## start
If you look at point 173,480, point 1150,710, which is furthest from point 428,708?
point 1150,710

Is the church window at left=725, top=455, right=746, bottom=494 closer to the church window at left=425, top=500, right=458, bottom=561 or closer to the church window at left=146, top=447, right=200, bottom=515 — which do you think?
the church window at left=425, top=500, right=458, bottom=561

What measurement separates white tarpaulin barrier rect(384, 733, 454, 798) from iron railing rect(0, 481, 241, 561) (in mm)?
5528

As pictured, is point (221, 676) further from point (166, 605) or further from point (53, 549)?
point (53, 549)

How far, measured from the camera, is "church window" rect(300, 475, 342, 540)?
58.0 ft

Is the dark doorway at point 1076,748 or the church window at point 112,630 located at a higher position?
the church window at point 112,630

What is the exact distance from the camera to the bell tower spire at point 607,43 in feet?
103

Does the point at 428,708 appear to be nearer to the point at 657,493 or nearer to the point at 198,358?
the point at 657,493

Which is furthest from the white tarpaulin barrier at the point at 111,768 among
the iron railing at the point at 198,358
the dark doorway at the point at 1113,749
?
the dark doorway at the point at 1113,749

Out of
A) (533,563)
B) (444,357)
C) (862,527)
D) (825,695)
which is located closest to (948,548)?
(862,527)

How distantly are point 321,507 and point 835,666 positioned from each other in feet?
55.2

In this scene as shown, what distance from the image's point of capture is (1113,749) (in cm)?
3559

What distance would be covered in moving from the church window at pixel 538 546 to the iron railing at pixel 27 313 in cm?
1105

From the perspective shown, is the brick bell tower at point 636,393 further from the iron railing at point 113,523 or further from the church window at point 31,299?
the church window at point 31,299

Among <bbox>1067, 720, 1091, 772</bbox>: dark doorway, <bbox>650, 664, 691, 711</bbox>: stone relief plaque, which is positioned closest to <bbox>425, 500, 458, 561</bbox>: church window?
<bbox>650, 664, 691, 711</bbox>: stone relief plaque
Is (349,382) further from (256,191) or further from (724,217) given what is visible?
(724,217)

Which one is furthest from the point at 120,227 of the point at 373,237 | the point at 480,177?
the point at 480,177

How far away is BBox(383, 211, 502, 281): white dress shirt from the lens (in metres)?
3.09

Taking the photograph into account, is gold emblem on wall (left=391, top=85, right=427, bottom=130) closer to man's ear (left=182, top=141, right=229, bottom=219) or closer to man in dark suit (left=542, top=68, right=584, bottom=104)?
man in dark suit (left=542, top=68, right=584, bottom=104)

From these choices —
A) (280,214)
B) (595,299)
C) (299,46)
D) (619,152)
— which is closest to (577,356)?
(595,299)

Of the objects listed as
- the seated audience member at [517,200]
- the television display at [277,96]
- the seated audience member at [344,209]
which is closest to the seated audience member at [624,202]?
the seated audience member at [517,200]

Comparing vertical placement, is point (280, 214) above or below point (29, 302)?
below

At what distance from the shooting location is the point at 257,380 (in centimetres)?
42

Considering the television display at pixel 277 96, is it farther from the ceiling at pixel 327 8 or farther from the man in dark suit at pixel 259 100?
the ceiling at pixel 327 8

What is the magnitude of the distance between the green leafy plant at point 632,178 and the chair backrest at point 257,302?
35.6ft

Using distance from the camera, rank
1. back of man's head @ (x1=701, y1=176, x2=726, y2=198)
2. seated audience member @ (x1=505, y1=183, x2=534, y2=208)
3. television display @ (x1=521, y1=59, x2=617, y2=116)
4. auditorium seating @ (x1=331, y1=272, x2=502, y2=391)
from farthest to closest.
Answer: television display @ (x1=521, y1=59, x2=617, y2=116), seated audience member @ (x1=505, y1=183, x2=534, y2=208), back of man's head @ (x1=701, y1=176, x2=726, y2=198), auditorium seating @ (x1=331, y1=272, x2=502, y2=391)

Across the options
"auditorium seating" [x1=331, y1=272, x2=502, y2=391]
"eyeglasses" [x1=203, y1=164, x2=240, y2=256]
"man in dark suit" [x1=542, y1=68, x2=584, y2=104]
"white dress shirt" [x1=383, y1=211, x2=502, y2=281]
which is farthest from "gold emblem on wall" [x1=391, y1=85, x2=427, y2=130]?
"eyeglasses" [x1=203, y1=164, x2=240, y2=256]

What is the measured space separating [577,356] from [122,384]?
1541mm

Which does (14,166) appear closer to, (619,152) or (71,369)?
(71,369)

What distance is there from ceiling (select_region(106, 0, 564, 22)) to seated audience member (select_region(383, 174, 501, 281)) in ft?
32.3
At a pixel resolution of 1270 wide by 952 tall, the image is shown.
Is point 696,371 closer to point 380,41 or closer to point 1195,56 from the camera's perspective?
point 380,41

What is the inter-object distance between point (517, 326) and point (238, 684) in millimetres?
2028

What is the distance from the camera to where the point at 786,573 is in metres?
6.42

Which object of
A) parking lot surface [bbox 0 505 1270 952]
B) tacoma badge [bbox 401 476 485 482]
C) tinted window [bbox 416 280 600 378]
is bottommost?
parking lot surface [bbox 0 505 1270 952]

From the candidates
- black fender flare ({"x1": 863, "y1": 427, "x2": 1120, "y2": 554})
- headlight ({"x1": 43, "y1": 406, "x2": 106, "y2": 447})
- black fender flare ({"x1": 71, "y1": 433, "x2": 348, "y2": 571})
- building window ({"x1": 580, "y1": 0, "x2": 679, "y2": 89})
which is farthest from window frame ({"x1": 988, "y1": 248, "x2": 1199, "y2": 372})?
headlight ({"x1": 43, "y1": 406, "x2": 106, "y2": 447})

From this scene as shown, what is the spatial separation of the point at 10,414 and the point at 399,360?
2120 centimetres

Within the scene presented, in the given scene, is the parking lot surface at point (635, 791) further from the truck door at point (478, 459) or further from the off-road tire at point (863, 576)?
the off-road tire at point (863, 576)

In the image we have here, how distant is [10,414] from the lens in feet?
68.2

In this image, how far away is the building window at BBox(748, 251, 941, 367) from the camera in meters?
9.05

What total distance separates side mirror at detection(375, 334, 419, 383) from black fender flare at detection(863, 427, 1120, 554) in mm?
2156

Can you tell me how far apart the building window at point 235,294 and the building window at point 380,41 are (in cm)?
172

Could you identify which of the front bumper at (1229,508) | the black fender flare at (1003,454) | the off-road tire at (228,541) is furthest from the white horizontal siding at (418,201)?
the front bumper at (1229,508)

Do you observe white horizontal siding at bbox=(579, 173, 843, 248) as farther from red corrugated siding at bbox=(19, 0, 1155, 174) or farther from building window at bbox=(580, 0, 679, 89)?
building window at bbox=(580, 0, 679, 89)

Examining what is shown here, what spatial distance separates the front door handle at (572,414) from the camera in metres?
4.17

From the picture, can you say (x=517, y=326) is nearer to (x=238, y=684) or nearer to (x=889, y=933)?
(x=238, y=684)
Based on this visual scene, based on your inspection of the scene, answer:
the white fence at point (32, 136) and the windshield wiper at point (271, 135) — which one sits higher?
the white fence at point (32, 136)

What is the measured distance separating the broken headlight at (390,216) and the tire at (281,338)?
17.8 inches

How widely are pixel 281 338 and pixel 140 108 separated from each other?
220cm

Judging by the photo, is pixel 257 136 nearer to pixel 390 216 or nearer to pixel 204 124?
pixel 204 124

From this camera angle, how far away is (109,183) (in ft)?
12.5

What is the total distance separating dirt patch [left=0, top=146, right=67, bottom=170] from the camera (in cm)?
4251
## end
> **Directions for this task**
The line containing "From the picture, can" marks the start; retype it and each line after it through the end of the records above, exactly.

> **Full answer**
From the picture, can you say (x=517, y=326) is nearer to (x=238, y=684) or nearer to (x=889, y=933)?
(x=238, y=684)
Based on this visual scene, based on your inspection of the scene, answer:
the white fence at point (32, 136) and the windshield wiper at point (271, 135) — which one sits higher?
the white fence at point (32, 136)

What is the measured distance separating the broken headlight at (390,216) and the tire at (281,338)?
17.8 inches

How widely are pixel 281 338 and pixel 140 108 separated from each other?
220cm

Judging by the photo, is pixel 257 136 nearer to pixel 390 216 or nearer to pixel 204 124?
pixel 204 124

From this camera angle, how far away is (109,183) (in ft)?
12.5

What is the total distance separating dirt patch [left=0, top=146, right=67, bottom=170] from the camera (in cm)?
4251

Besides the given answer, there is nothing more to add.